A finales de la década de los 60 parecía que la Unión Soviética podía ganar la partida, pero pocos años después, el movimiento estudiantil se desgastó, y era evidente que la calidad de vida de la clase trabajadora europea era de las más altas del mundo. A finales de la década de los 80 la contrapropaganda puso en evidencia el atraso económico y social de la Unión Soviética, y así fueron desarrollándose los acontecimientos hasta que en 1.991 la U.R.S.S. desapareció.
Fidel Castro y Kruschev en la Plaza Roja de Moscú.

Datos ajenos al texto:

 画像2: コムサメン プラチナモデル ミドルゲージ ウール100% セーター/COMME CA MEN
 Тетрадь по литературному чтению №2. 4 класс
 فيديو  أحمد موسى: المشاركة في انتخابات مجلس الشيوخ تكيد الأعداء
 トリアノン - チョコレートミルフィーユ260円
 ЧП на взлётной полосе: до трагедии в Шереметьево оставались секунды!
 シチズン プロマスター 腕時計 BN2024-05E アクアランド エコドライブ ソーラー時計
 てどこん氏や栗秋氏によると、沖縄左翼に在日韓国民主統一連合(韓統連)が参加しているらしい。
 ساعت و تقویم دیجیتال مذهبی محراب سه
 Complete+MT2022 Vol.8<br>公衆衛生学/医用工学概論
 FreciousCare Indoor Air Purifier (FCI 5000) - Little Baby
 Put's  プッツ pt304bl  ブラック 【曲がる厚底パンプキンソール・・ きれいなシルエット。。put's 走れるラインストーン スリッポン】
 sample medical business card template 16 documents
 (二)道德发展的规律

El final de la Guerra Fría y de la política de bloques marcó el comienzo de un tiempo nuevo. El gran adversario había sido vencido y ahora el centro de interés internacional se había desplazado hacia el Próximo y Medio Oriente. En el plano estratégico Europa ya no era el punto más caliente del planeta, esto tuvo consecuencias económicas sociales y políticas importantes.
La socialdemocracia, que tan eficaz se había mostrado en otro tiempo, ya no era tan necesaria; las posiciones políticas comenzaron a polarizarse. Además, la socialdemocracia era un sistema que salía muy caro de mantener, pues solo era posible con unos impuestos muy altos en una economía próspera en la que la rentabilidad de inversores y empresarios fuese muy alta.

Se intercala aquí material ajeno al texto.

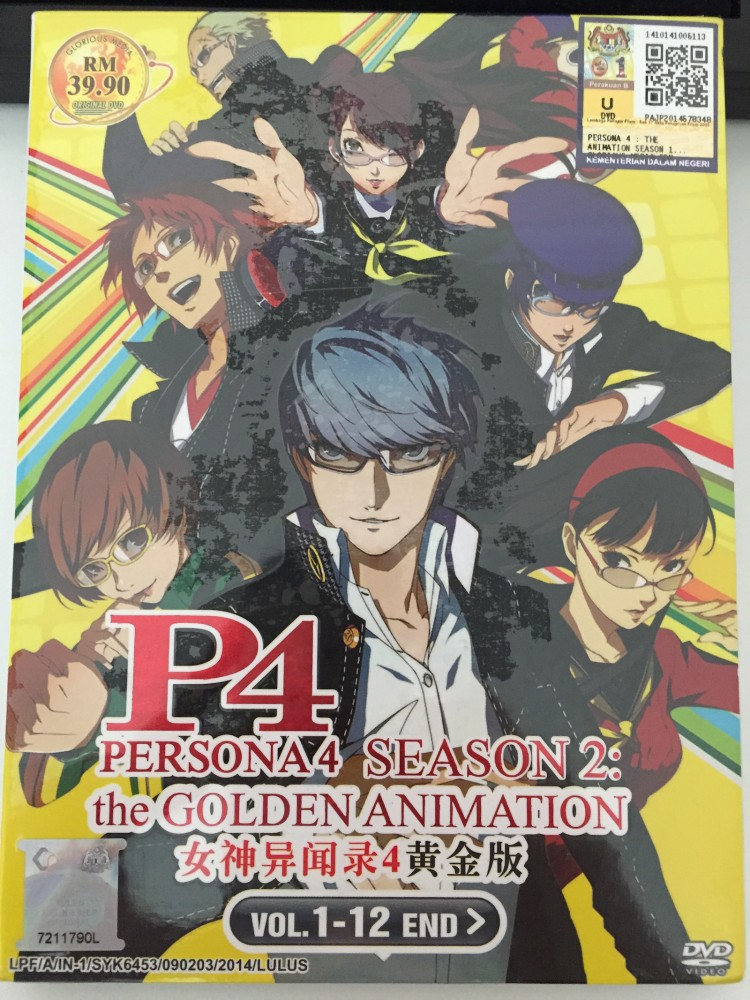 Persona 4 Animation
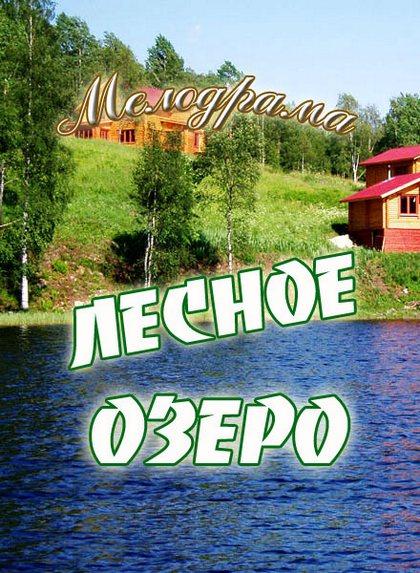Лесное озеро (2012) смотреть онлайн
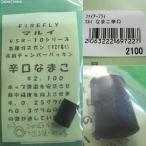 『新品即納』{MIL}FIREFLY(ファイアフライ) 東京マルイ VSR-10シリーズ/各種ガスガン(92F除く)共用 チャンバーパッキン 辛口なまこ(20110514)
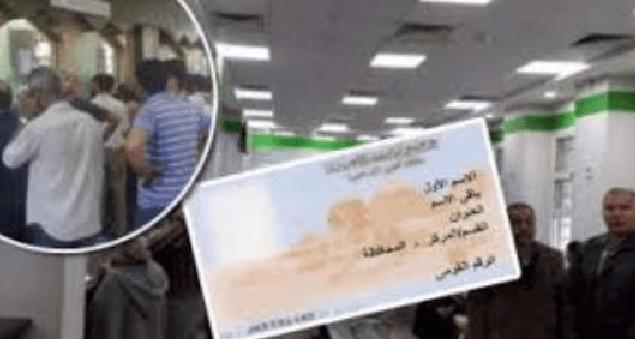 وزارة الداخلية: استخراج بطاقة الرقم القومي بالمجان في 8 محافظات.. تعرف عليها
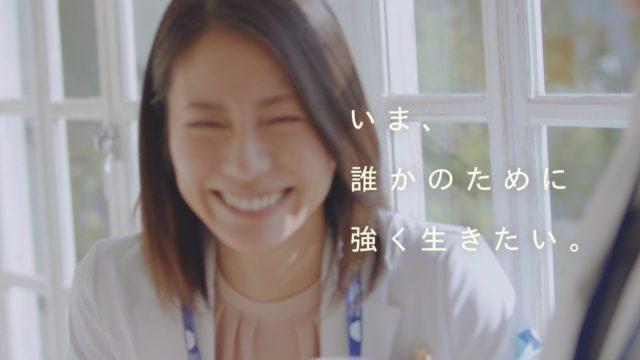 アライブドラマ動画1話~最終回の見逃しフル無料配信サイト!Dailymotionやmiomioは危険?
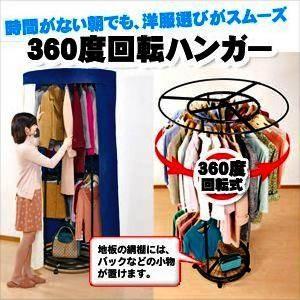 360度回転ハンガー(組立式・カバー付き) - 拡大画像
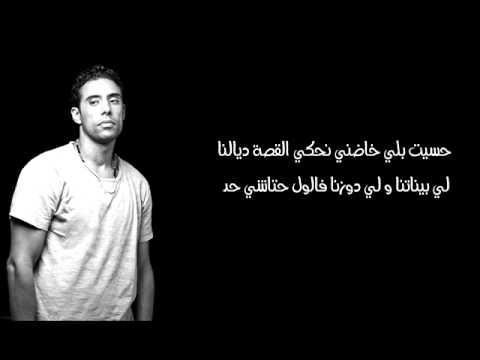 Ahmed Soultan - Nti o ana Lyrics (Paroles)
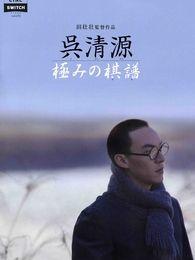吴清源[2007]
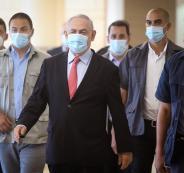 اسرائيل ورواتب الوزراء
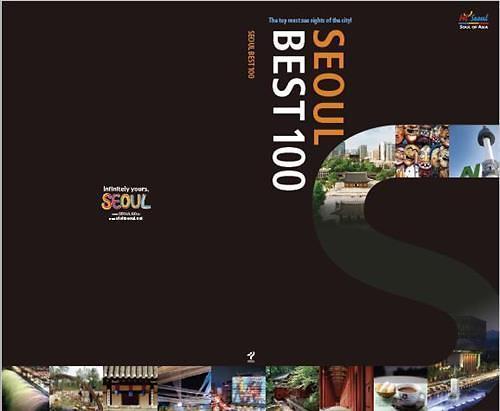 首尔评选新百大旅游景点 年底发行多语宣传册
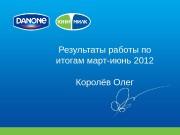 Результаты работы по итогам март-июнь 2012 Королёв Олег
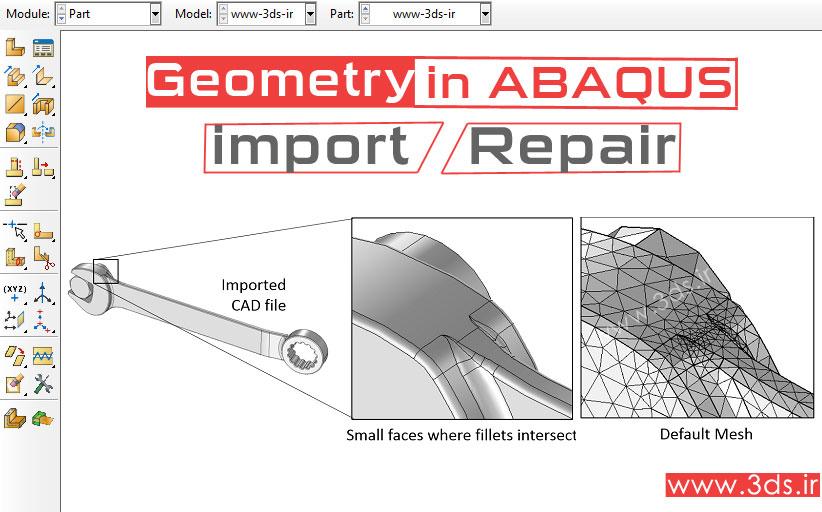 فراخوانی فایل CAD و اصلاح هندسه قطعه در آباکوس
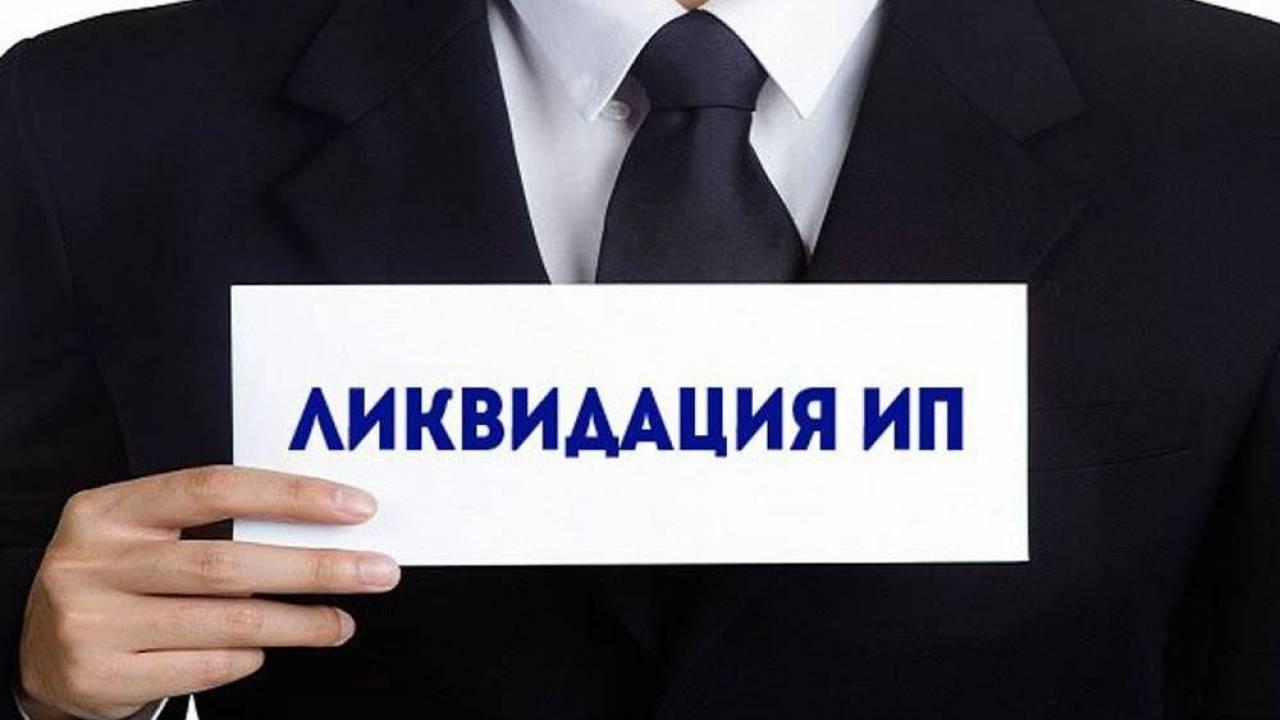 В Казахстане упростят закрытие ИП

A finales del Siglo XX la perspectiva no era muy buena. En 1914 los Estados de Europa eran los dueños de la mayor parte del planeta, treinta años después Europa estaba devastada y había pasado a un segundo plano; por otra parte, la mitad del continente se encontraba bajo un régimen totalitario donde los individuos carecían de derechos. Era evidente que Europa, como civilización, había fracasado.
Sin embargo, la socialdemocracia y los tratados de cooperación europea habían construido una serie de estructuras económicas y políticas que estaban manejadas por una clase política que podemos llamar comunitaria. Esta clase había actuado de manera eficiente durante la política de bloques y había conseguido establecer una densa red de intereses comunes entre los Estados de Europa Occidental. Cuando a comienzos de la década de los 90 se produjo la desaparición de la Unión Soviética y la reunificación alemana, estos políticos comunitarios trazaron un plan para continuar manejando los hilos de la política europea; no por amor a ningún proyecto de unión de los pueblos de Europa, como asegura la retórica utilizada, sino por el simple y, en el fondo, más sano instinto de supervivencia.
Así, en 1992, inmediatamente después de la desaparición de la U.R.S.S., se firmó el Tratado de Maastricht, por el cual se dieron los primeros pasos hacia la construcción de un Estado federal provisto de una moneda única y un banco central europeo.
Fracaso de los grupos dirigentes europeos en el Siglo XX e instinto de supervivencia y audacia política en los grupos dirigentes de comienzos del Siglo XXI; historia de un continente caído en desgracia e historia de un futuro incierto.